Dissociative amnesia: what are the signs and what to do

Dissociative amnesia: what are the signs and what to do

Dissociative amnesia: it's called that but it's a dramatic black hole of memory. The certainty of having done something that has not been done. The father who did not take the child to kindergarten and left her in the car, where she died, was convinced he had left her at school. So convinced that he later spoke about it with his wife and that he hadn't remembered even then that he had never crossed the threshold of kindergarten with little Stella. Fortunately, it is not a frequent phenomenon in this dramatic sense, but very frequent in its "benign" version.

What does "benign" Dr. Cro mean?

"It happens to everyone, very often - he specifies Francesco Cro, psychiatrist of the Mental Health Department of Viterbo - of driving and finding yourself at your destination without remembering which roads you have travelled. We got there on kind of autopilot. Maybe because we've been on the phone and got distracted. Or because we were lost in thought. It's a natural phenomenon, our brain goes on standby when external pressures are unsustainable, or after traumatic events. Of course, it's easier to happen with repetitive actions that I do every day: the first time I have to leave my daughter at school I'll be very attentive, the hundredth time maybe not anymore and anxieties, worries or work problems have the upper hand".
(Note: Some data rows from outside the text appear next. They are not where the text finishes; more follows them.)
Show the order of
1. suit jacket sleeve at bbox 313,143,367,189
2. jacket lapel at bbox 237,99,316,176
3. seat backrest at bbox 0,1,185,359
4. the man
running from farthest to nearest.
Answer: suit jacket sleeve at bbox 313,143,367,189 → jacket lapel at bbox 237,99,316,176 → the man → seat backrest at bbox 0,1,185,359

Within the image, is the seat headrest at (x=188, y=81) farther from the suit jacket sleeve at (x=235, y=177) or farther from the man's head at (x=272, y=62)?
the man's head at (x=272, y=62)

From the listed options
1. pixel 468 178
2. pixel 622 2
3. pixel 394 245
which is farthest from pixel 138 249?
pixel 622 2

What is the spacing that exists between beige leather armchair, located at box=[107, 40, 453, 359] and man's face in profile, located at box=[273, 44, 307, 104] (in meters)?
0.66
A defense reaction of our brain?

"A reaction of our brain to a hectic way of life. Not only are we the targets of dozens of things to do and remember every day but, at least for the amnesias that we define as benign, we should try not to ruminate on the past or think about the future, but to focus on the present, on what we live in that moment of our lives. And instead we do one thing and we already think not about the next one, but about the many subsequent ones. Probably this father too was already well past the time to leave his daughter at school and was already thinking of all the things to do that day".

But how come he didn't remember then that he had left the child in the car not even during the next phone call with his wife?
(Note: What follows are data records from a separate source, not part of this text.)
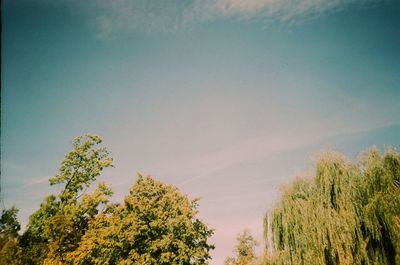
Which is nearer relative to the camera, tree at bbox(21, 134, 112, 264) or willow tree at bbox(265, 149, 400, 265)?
willow tree at bbox(265, 149, 400, 265)

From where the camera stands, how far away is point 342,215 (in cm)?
1111

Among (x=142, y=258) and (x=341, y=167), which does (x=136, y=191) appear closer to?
(x=142, y=258)

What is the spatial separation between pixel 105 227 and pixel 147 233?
3.09 m

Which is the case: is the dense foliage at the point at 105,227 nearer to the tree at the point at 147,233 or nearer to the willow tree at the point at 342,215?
the tree at the point at 147,233

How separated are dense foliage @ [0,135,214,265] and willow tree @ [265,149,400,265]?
9.49m

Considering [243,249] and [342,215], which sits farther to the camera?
[243,249]

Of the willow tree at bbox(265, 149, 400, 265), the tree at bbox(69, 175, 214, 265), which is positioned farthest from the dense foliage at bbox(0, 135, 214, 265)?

"Precisely because with dissociative episodes the memory is not formed, it has not visualized the scene, the brain has deceived it into believing it had done what it did every day. Dissociation is a form of self-defense: when the stimuli are too many and unsustainable, we automatically exclude some things and not necessarily the less important ones. So today - with life at a hundred per hour and more pressure from many sides - the risks are much greater for everyone".

But are there any solutions?

"It would be enough to slow down, focus on the present, and instead we are surrounded by the internet, TV, cell phones, very stimulating situations and we don't want to miss any of them. Then family and professional commitments and at a certain point we can't stand it anymore. We have too hectic lives, we always run, families run from the morning, breakfasts in a few minutes, then the children left at school by mums or dads who then run off to work. And while they are at work they already think about leaving school, about afternoon activities: this is not the case holds up for a long time. And, indeed, the brain launches alarms". Alarms that are real black holes.